Ничего никогда не выразить. Одна надежда, что хоть что-то напомнишь, а остальное довообразят.
Кстати, дневник — та же ореховая палка, лишь бы не работать. Пойду закапывать стержень. Даже о своем захоронении у него не хватало силы записать. Молодец — выложился в прозе. А на слове “Сталин” заел. Мир праху! Не робей, не такие спотыкались. Поддержим огоньком. Сжег. Закапывать не стал — пластмасса. Не сгниет. Да и, может быть, по ветру прах долетит до родной Финляндии.
8 сентября. На ночь до утра читал Пушкина.
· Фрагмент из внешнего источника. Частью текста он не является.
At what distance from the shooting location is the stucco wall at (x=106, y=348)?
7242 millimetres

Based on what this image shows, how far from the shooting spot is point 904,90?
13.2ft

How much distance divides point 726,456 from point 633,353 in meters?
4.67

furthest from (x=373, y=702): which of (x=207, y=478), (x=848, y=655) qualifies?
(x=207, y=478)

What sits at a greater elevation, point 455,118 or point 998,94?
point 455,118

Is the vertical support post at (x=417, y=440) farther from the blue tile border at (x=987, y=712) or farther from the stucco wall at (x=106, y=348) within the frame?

Давняя мысль: глупость это — считать “Рославлева” и “Арапа П. Великого” неоконченными. Уж Пушкину ли описывать, как Полина все же полюбит Сеникура? Или что Ибрагима полюбят, хотя вернется первый возлюбленный. А всякие варианты: Полина и Сеникур в Москве, хотят убить Наполеона, кто-то ранен, Сеникур схвачен, казнен своими, Полина в толпе и т. д. Или в “Арапе”, что возлюбленный становится разбойником, пойман Ибрагимом, помилован царем, в семье бояр черный внук et cetera?
“Рославлев” — повесть, она закончена, она о духе времени.
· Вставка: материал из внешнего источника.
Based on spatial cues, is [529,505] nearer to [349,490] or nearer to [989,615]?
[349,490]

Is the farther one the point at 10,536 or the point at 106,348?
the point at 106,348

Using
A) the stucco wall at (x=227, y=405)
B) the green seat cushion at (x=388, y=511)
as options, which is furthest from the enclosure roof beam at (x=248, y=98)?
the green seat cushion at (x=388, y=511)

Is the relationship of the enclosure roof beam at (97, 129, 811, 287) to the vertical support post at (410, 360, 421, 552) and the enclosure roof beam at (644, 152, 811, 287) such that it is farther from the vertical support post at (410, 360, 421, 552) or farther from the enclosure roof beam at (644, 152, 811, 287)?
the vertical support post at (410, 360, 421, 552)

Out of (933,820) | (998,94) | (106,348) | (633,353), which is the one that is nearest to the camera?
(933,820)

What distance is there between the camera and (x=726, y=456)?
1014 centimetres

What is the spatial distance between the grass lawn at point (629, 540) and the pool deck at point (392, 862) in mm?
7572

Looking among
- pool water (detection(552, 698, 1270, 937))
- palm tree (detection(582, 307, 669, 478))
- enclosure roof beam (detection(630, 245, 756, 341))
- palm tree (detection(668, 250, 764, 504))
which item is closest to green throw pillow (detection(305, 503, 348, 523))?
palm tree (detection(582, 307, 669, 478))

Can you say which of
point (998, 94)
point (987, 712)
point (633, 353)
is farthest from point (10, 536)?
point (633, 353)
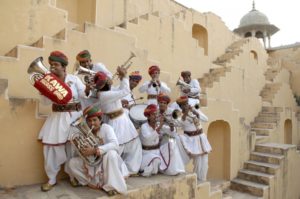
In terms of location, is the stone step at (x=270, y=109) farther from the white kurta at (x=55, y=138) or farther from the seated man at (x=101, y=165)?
the white kurta at (x=55, y=138)

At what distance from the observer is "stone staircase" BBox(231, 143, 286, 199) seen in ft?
27.0

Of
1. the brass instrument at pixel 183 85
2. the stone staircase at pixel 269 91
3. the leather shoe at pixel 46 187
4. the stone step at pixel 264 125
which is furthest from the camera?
the stone staircase at pixel 269 91

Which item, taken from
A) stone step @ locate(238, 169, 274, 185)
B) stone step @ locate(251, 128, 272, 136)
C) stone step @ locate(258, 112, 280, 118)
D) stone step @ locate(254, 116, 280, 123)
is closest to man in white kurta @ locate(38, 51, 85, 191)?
stone step @ locate(238, 169, 274, 185)

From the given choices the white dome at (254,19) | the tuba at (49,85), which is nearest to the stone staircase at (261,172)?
the tuba at (49,85)

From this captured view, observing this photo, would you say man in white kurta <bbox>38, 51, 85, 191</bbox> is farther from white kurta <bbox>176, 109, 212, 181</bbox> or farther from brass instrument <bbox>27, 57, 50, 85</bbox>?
white kurta <bbox>176, 109, 212, 181</bbox>

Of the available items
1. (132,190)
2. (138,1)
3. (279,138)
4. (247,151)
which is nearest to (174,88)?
(247,151)

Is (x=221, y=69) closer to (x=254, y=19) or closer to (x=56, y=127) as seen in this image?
(x=56, y=127)

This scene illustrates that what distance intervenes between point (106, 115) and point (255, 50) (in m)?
13.6

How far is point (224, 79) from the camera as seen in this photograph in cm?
1056

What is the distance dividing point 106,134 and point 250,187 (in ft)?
20.1

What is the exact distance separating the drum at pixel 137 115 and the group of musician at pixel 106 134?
6 cm

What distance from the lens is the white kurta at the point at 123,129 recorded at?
4184mm

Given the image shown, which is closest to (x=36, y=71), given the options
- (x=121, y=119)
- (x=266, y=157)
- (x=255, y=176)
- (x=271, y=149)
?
(x=121, y=119)

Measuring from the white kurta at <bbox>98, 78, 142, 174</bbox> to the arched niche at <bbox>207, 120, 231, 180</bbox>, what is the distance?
4.73 m
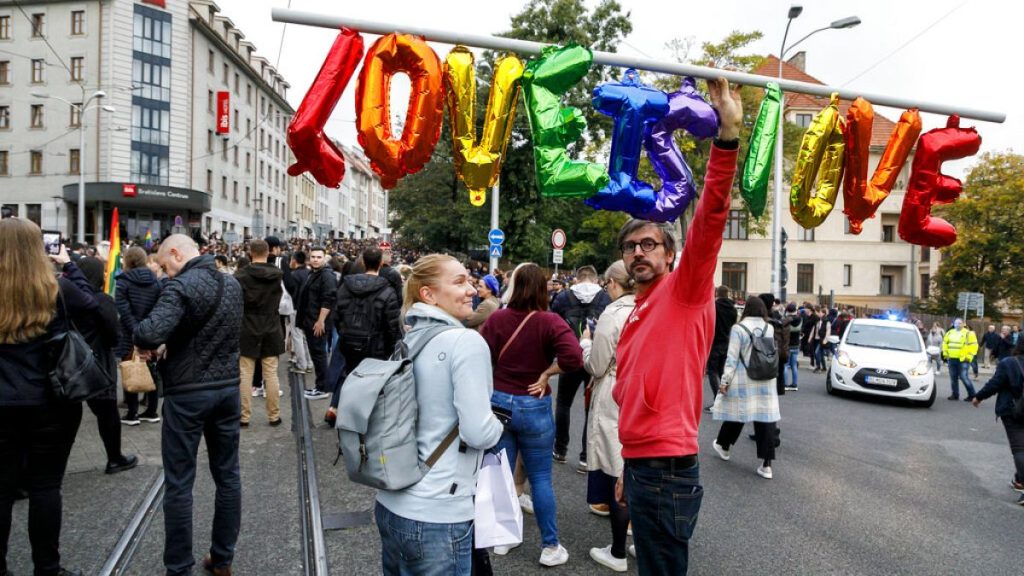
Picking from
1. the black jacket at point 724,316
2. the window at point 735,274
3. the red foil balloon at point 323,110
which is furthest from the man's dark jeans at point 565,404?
the window at point 735,274

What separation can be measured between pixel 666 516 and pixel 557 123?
1.76 metres

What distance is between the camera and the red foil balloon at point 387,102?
2867 mm

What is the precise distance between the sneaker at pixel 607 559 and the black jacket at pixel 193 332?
8.58 ft

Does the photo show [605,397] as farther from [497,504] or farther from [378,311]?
[378,311]

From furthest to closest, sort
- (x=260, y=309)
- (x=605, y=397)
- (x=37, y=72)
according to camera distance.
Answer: (x=37, y=72)
(x=260, y=309)
(x=605, y=397)

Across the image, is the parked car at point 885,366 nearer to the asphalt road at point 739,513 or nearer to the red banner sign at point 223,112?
the asphalt road at point 739,513

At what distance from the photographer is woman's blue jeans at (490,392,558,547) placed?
4.29 metres

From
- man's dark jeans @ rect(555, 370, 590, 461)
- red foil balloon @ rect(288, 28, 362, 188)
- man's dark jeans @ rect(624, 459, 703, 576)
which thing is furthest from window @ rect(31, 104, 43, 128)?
man's dark jeans @ rect(624, 459, 703, 576)

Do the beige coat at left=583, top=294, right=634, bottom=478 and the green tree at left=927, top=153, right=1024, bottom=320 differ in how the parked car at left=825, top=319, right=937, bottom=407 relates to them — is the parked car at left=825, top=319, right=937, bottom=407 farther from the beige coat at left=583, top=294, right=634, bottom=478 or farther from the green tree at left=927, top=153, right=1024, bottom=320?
the green tree at left=927, top=153, right=1024, bottom=320

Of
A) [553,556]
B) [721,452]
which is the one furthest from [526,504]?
[721,452]

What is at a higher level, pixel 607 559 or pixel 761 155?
pixel 761 155

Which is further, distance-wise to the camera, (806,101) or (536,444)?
(806,101)

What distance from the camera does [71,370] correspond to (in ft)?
11.2

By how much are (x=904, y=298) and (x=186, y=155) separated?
5281cm
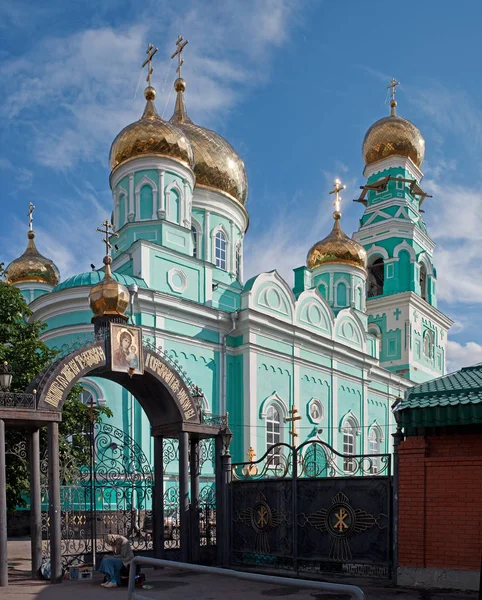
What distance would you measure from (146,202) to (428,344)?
1736 cm

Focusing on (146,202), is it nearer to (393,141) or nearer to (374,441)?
(374,441)

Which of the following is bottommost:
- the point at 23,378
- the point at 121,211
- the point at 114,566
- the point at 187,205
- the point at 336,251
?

“Арап” — роман, тоже дописанный, он о целой эпохе и мне больше говорит, нежели, например, “Медный всадник”, “Полтава” и нежели длинный стилизованный “Петр I” Алексея Толстого. (В нем даже грубоватости неприятны, хотя понимаешь, что в жизни-то тогдашней были.)
Гулял, нашел три гриба.
Мука мученическая вставать ночью. Говорю же себе — не пей чай, не пей вечером, но так заманчиво стоит на горячей плите свежий чай. Ну и допиваюсь — ночью надо выходить. Но уж и красота была сегодня! Не холодно. Вышел, луна голову свернула набок в умилении. Поднял голову, охнул в ужасе — все небо занято несущимися самолетами. Бесшумно, быстро, бортовые огни не мигают. Через две секунды понял, что это ровно и быстро несутся вверху облака и звезды летят разом навстречу. В лесу белые осины, березы прозрачные, восковые.
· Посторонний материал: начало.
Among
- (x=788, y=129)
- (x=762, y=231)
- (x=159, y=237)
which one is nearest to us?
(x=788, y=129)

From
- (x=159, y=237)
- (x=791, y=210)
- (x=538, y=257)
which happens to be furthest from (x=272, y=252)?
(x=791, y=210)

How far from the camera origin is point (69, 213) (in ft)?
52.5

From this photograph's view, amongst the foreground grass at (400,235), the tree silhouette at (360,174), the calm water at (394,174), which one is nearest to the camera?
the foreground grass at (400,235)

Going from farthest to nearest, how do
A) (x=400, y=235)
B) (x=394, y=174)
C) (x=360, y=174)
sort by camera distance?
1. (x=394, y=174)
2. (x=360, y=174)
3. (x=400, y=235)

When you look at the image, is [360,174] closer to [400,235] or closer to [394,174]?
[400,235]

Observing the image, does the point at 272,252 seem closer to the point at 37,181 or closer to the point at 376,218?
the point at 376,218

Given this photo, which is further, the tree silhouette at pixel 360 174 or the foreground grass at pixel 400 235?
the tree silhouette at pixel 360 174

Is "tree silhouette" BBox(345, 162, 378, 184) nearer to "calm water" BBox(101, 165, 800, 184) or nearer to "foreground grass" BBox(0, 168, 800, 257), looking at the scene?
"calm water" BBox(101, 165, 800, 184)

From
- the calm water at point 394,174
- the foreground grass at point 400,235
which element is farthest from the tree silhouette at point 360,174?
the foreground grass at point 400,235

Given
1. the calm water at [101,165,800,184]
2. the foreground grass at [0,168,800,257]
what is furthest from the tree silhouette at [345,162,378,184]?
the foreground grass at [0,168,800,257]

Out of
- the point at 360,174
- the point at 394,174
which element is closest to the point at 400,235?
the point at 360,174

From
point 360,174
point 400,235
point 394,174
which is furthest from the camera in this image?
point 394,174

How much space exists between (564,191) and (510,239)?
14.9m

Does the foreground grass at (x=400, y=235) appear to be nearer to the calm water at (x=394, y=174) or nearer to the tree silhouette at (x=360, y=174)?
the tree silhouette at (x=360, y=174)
Снова утром выбрел к вчерашнему кострищу. Листьев в него нападало много, есть обугленные. Видимо, падали, когда тепло стало несильным и уже не отгоняло, а снизу еще пекло.
Ходил в город за продуктами. Люди будто собираются специально, чтоб ссориться. “Все прямо такие начальники, и никто не знает, когда молоко привезут”, “Вас много, я одна”, “Иди на мое место, поработай” и т. д. Продуктов выбор убогий, а сравнить с войной и послевойной? Вал. Дм. о войне. Стахановский паек — суп с хлебом, а простой паек — суп без хлеба. Суп без жиров. Воровали репу, парили. Наказание за опоздание — выстригали жиры из рабочей карточки. И было дружно, и еще шутили. Вал. Дм. красила стабилизаторы к снарядам для “Катюш” и перекрывала конвейер. Сушились в отдельной комнате. Раз утром смотрят — краска на стабилизаторах покоробилась, надо перекрашивать, ждать, когда высохнут. Конвейер полдня стоял. Комиссия так и не выяснила, отчего. Через 30 лет одна женщина созналась Вал. Дм., что это они обрызгали водой с веника стабилизаторы. Эти полдня они спали на полу у конвейера. И — как понять? — ведь вредили в прямом смысле, шли под 58-ю, срывали поставки фронту, но силы отказывали. Потом, конечно, они этот заказ наверстали и переверстали.
Вынесут ли нынешние такое же: голод, холод, такую работу? Вряд ли, говорили мы, уже все больные, сплошь в очках. Значит, уже чего-то не досталось в наследие.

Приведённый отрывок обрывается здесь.